November 21, 2024

Relationship between forex and stock markets can be complex. Stock prices are affected not only by currency movements but also other factors like earnings reports and political events.

Sui and Sun (2016) establish that exchange rate shocks have an extensive transmission effect to stock prices, leading to significant fluctuations in both exchange rate volatility and stock market volatility. They further demonstrate bidirectional causality between stock market and exchange rate volatility.

The FTSE 100

The FTSE 100 index represents the 100 largest companies trading on the London Stock Exchange and has been around since 1984, becoming one of the world’s most famous stock market indices. Many traders watch closely because its performance can serve as an early warning of economic and international events; when other overseas markets fall, while global conditions improve, its price falls.

For inclusion on the FTSE 100 index, a company must meet specific criteria. They must hold a significant market share, be listed on London Stock Exchange, and possess an adequate free-float adjusted market capitalization.

Traders can open positions in the FTSE 100 using different strategies, including cash and futures CFDs – popular among short-term traders because of their lower spreads – cash ETFs or ETNs that track its performance are also an option for traders to open positions.

The S&P 500

The S&P 500 index of large-cap domestic equities comprises some of the world’s premier companies and their most prominent stocks, selected by a committee. Notable constituents include Alphabet (parent company of Google), Facebook and Apple – popular names on any stock market! Being market cap weighted index means its performance closely parallels the overall market.

There is evidence of the S&P 500 having an outsized influence on other markets during times of financial crises – known as financial contagion effect. A variety of studies have examined this relationship, such as looking at return and volatility spillovers between S&P and other markets.

These studies have typically examined crisis periods rather than long-term trends; however, some have investigated the effect of changes to constituents within the S&P, with authors of one research study concluding that discretionary changes can have an immediate and substantial effect on its performance.

The Nasdaq

The Nasdaq (National Association of Securities Dealers Automated Quotation) is an American stock exchange where trading takes place exclusively online rather than on physical trading floors. It became famous during the dot-com bubble for attracting many technology (and later biotechnology) firms to list on it; such companies continue to list with Nasdaq today.

Studies on volatility spillover effects have long relied on conditional mean or volatility correlation coefficients as measurements; however, these methods fail to capture the intricacies of information transmission during extreme market conditions.
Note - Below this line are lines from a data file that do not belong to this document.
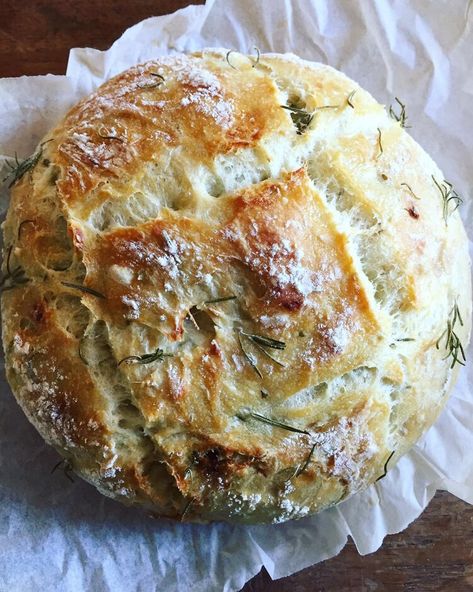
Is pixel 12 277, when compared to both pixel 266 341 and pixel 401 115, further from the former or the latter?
pixel 401 115

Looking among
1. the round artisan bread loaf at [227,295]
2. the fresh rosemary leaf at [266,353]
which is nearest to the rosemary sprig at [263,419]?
the round artisan bread loaf at [227,295]

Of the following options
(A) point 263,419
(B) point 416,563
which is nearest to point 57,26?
(A) point 263,419

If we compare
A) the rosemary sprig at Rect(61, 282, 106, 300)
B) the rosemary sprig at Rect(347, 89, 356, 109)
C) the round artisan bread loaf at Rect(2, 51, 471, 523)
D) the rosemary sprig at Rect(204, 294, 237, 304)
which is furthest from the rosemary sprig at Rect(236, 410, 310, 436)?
the rosemary sprig at Rect(347, 89, 356, 109)

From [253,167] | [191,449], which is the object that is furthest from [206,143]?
[191,449]

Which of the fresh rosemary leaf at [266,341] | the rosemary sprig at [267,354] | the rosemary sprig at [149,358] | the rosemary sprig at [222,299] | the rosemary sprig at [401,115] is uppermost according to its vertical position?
the rosemary sprig at [401,115]

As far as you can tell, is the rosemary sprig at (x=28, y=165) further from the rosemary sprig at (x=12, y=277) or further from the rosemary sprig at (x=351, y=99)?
the rosemary sprig at (x=351, y=99)
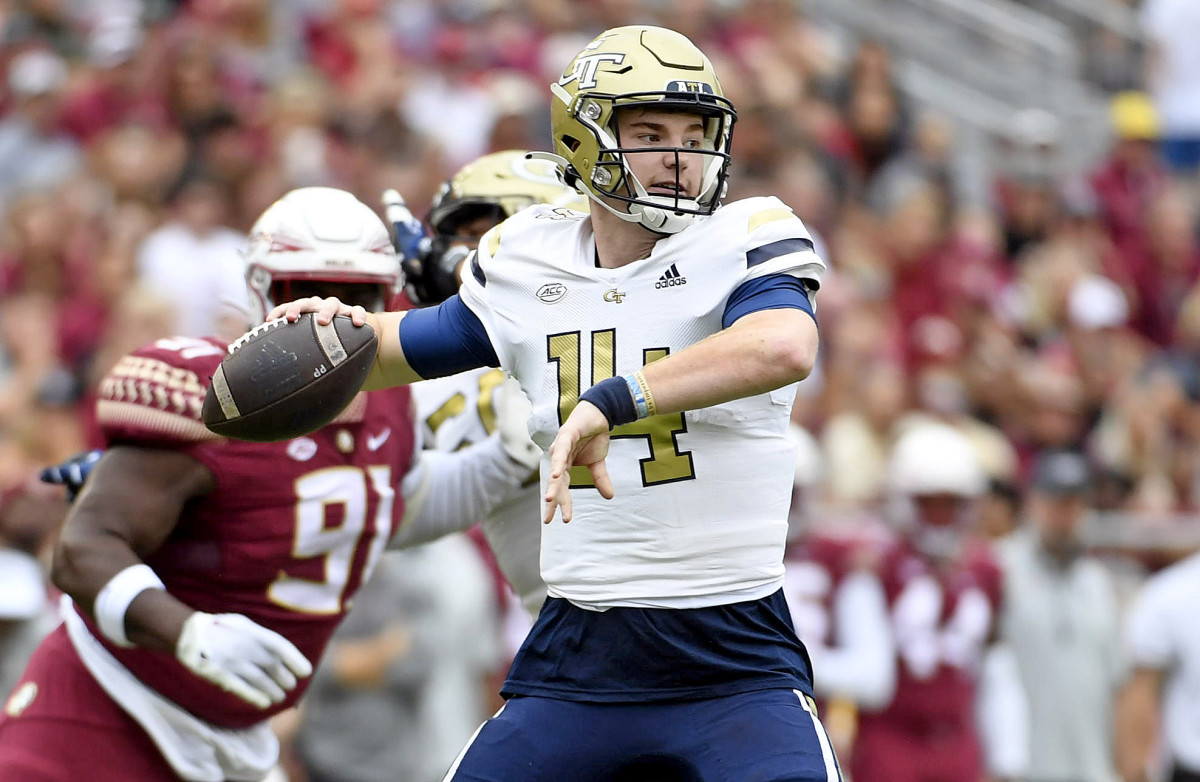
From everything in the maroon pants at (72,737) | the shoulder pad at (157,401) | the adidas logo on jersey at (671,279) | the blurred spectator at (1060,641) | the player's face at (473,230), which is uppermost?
the adidas logo on jersey at (671,279)

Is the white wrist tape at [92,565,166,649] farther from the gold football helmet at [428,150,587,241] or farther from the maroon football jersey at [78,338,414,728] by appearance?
the gold football helmet at [428,150,587,241]

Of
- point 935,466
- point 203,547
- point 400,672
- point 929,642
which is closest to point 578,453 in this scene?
point 203,547

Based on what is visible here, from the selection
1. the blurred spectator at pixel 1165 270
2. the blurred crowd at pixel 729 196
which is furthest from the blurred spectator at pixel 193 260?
the blurred spectator at pixel 1165 270

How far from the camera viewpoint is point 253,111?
9.93 meters

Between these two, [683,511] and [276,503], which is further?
[276,503]

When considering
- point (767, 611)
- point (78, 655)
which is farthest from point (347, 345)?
point (78, 655)

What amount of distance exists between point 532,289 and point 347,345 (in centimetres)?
39

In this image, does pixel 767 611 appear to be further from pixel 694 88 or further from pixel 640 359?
pixel 694 88

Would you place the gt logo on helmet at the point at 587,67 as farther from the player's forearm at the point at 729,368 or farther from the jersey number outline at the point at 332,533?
the jersey number outline at the point at 332,533

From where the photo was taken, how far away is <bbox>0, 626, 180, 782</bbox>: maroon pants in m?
4.50

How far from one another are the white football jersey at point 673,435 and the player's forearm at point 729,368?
0.22 meters

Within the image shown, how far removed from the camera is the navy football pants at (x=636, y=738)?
3518 mm

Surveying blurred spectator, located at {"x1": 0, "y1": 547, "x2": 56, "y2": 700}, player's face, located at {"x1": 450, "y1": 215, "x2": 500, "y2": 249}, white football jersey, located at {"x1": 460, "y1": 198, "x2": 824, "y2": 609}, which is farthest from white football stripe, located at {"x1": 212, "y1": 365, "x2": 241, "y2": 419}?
blurred spectator, located at {"x1": 0, "y1": 547, "x2": 56, "y2": 700}

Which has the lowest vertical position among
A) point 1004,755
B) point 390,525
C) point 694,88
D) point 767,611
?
point 1004,755
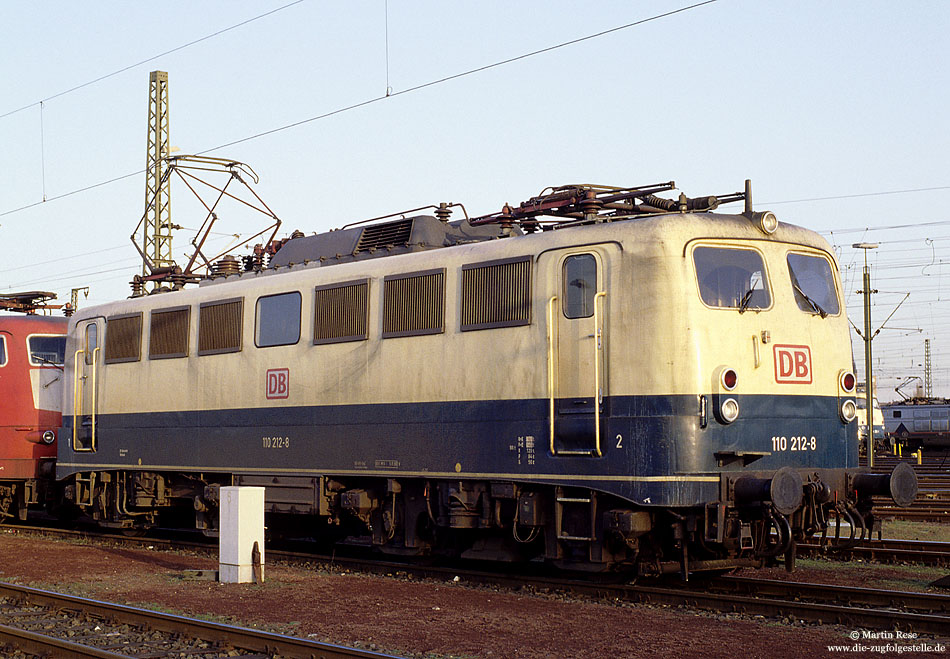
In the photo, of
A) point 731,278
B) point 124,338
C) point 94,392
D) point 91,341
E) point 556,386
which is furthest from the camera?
point 91,341

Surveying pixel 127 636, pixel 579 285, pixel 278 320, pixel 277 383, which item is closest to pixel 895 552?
pixel 579 285

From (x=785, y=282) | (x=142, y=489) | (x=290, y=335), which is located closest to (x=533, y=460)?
(x=785, y=282)

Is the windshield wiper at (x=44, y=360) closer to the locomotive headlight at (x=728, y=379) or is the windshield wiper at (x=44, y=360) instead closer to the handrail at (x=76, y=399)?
the handrail at (x=76, y=399)

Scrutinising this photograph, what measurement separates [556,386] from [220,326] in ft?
20.6

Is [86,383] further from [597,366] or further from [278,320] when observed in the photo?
[597,366]

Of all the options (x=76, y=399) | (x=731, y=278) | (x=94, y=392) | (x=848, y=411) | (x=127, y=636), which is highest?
(x=731, y=278)

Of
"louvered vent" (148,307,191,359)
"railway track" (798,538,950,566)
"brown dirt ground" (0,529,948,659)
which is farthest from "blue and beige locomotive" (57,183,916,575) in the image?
"railway track" (798,538,950,566)

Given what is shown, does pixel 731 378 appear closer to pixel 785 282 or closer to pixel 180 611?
pixel 785 282

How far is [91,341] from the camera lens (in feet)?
63.2

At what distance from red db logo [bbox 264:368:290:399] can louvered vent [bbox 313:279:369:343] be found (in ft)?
2.47

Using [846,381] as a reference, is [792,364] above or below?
above

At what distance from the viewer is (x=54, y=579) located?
1384 cm

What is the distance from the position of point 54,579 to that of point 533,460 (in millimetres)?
6042

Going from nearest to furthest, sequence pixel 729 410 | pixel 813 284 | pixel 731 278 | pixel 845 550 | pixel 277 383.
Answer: pixel 729 410 → pixel 731 278 → pixel 813 284 → pixel 845 550 → pixel 277 383
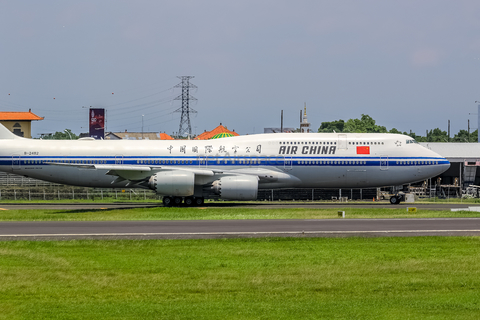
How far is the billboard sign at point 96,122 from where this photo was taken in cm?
14425

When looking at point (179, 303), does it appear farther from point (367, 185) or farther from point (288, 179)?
point (367, 185)

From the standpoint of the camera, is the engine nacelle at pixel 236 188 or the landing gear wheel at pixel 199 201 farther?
the landing gear wheel at pixel 199 201

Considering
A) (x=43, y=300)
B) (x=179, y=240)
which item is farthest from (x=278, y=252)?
(x=43, y=300)

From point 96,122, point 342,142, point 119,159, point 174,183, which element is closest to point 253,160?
point 174,183

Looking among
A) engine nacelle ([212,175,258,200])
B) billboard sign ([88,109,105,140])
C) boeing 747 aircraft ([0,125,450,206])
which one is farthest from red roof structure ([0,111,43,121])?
engine nacelle ([212,175,258,200])

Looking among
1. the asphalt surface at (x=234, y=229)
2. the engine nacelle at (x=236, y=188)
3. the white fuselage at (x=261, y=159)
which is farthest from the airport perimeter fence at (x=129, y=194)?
the asphalt surface at (x=234, y=229)

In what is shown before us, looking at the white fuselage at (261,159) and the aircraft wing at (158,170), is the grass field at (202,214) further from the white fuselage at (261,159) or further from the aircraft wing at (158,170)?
the white fuselage at (261,159)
To address this, this research employed QVAR models to create relative and directional spillover networks using QVAR models that reveal significant shifts in level and structure of spillovers between global major stock markets under various market states; furthermore, emerging economy stock markets showed more significant increases than developed ones during extreme conditions.

The Russian Stock Market

This paper investigates connectivity and volatility spillover effects between major global stock markets under normal and extreme conditions. Our results indicate that under normal circumstances, international stocks exhibit strong regional interconnections – with Europe and the U.S. at their centers – while in times of severe downturn information-related risk contagion takes priority; mature stock markets play an essential role in controlling risk spread.

Russia-Ukraine conflict. On May 18th, MOEX index hit 3,500 mark, signalling economic recovery in Russia after economic sanctions.

Retail investors from Russia’s domestic retail investor community have been key in driving its revival, investing their savings instead of leaving it in bank deposits with low returns. Prior to Ukraine invasion and subsequent sanctions, Russia was once a popular investment choice; these opportunities now seem limited.